(Rows of spatial question data)
>>>>>

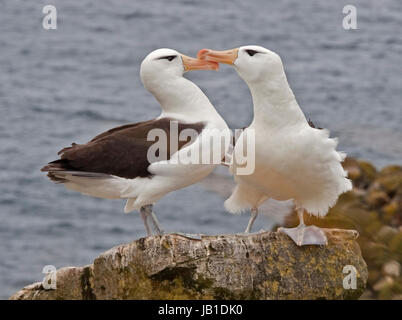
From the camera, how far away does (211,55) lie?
10859 millimetres

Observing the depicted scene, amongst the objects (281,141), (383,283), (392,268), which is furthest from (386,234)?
(281,141)

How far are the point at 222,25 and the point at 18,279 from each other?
31551 mm

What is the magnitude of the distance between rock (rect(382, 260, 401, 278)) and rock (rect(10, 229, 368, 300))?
6475mm

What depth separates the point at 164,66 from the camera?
10.7 metres

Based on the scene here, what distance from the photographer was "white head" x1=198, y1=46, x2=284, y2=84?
1049cm

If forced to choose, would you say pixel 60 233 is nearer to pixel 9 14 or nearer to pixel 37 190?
pixel 37 190

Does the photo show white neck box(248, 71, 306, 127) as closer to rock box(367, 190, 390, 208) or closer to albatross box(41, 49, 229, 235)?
albatross box(41, 49, 229, 235)

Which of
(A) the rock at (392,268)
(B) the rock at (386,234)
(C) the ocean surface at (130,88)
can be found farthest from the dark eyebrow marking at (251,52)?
(C) the ocean surface at (130,88)

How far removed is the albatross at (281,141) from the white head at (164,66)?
0.21 meters

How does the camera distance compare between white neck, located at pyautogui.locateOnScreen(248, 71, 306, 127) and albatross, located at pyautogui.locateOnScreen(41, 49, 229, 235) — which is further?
white neck, located at pyautogui.locateOnScreen(248, 71, 306, 127)

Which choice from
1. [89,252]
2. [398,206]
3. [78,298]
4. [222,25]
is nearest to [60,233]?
[89,252]

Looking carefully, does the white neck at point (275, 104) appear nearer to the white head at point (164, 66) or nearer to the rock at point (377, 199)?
the white head at point (164, 66)

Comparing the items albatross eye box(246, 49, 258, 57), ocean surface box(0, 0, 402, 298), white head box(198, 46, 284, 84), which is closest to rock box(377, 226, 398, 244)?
ocean surface box(0, 0, 402, 298)

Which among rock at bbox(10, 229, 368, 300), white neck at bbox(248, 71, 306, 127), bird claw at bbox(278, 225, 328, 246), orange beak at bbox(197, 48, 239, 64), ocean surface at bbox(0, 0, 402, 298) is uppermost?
orange beak at bbox(197, 48, 239, 64)
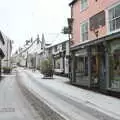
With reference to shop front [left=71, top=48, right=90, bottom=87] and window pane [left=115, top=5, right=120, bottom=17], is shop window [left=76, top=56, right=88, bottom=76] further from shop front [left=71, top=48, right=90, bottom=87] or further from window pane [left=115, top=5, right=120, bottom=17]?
window pane [left=115, top=5, right=120, bottom=17]

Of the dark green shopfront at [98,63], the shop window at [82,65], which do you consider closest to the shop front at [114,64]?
the dark green shopfront at [98,63]

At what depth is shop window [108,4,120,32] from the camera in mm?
24719

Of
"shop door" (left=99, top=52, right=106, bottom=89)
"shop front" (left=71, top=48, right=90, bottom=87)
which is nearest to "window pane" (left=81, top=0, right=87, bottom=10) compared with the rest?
"shop front" (left=71, top=48, right=90, bottom=87)

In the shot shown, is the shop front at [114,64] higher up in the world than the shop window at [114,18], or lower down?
lower down

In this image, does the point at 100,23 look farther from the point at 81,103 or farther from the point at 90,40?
the point at 81,103

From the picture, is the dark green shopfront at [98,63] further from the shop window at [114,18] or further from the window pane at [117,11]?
the window pane at [117,11]

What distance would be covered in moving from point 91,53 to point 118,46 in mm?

<<<<<

_SHORT PROBLEM_. Transcribe all entries above exactly. Drop the pictures.

_EXERCISE OUTPUT_.
From the camera, how far away does (211,55) lie?
10859 millimetres

Observing the depicted scene, amongst the objects (281,141), (383,283), (392,268), which is furthest from (386,234)?
(281,141)

How far are the point at 222,25 and the point at 18,279 from each other?
31551 mm

What is the magnitude of the distance between rock (rect(382, 260, 401, 278)) and rock (rect(10, 229, 368, 300))?
6475mm

What depth separates the point at 164,66 from the camera?
10.7 metres

Based on the scene here, what distance from the photographer was "white head" x1=198, y1=46, x2=284, y2=84?
1049cm

If forced to choose, would you say pixel 60 233 is nearer to pixel 9 14 or nearer to pixel 37 190?
pixel 37 190

Does the photo show white neck box(248, 71, 306, 127) as closer to rock box(367, 190, 390, 208) or closer to albatross box(41, 49, 229, 235)?
albatross box(41, 49, 229, 235)

Which of
(A) the rock at (392,268)
(B) the rock at (386,234)
(C) the ocean surface at (130,88)
can be found farthest from the dark eyebrow marking at (251,52)?
(C) the ocean surface at (130,88)

How far removed is the albatross at (281,141) from the white head at (164,66)?
0.21 meters

How does the camera distance compare between white neck, located at pyautogui.locateOnScreen(248, 71, 306, 127) and albatross, located at pyautogui.locateOnScreen(41, 49, 229, 235) — which is further?
white neck, located at pyautogui.locateOnScreen(248, 71, 306, 127)

Which choice from
1. [89,252]
2. [398,206]
3. [78,298]
4. [222,25]
is nearest to [60,233]?
[89,252]

Looking carefully, does the white neck at point (275, 104) appear nearer to the white head at point (164, 66) or nearer to the rock at point (377, 199)?
the white head at point (164, 66)

Comparing the items albatross eye box(246, 49, 258, 57), ocean surface box(0, 0, 402, 298), white head box(198, 46, 284, 84), which is closest to rock box(377, 226, 398, 244)?
ocean surface box(0, 0, 402, 298)

Which among rock at bbox(10, 229, 368, 300), white neck at bbox(248, 71, 306, 127), bird claw at bbox(278, 225, 328, 246), orange beak at bbox(197, 48, 239, 64), ocean surface at bbox(0, 0, 402, 298) is uppermost?
orange beak at bbox(197, 48, 239, 64)
With reference to shop front [left=71, top=48, right=90, bottom=87] and window pane [left=115, top=5, right=120, bottom=17], is shop window [left=76, top=56, right=88, bottom=76] further from shop front [left=71, top=48, right=90, bottom=87] or further from window pane [left=115, top=5, right=120, bottom=17]?
window pane [left=115, top=5, right=120, bottom=17]

Of the dark green shopfront at [98,63], the shop window at [82,65], which do you consider closest to the shop front at [114,64]?
the dark green shopfront at [98,63]

At what depth is shop window [108,4,120,32] from the camera in mm?
24719

Of
"shop door" (left=99, top=52, right=106, bottom=89)
"shop front" (left=71, top=48, right=90, bottom=87)
which is nearest to "window pane" (left=81, top=0, right=87, bottom=10) compared with the rest?
"shop front" (left=71, top=48, right=90, bottom=87)

In the shot shown, is the shop front at [114,64] higher up in the world than the shop window at [114,18], or lower down?
lower down

In this image, does the point at 100,23 look farther from the point at 81,103 or farther from the point at 90,40?
the point at 81,103

From the picture, is the dark green shopfront at [98,63] further from the shop window at [114,18] or further from the window pane at [117,11]?
the window pane at [117,11]

What distance would be covered in moving from point 91,53 to point 118,46 in mm?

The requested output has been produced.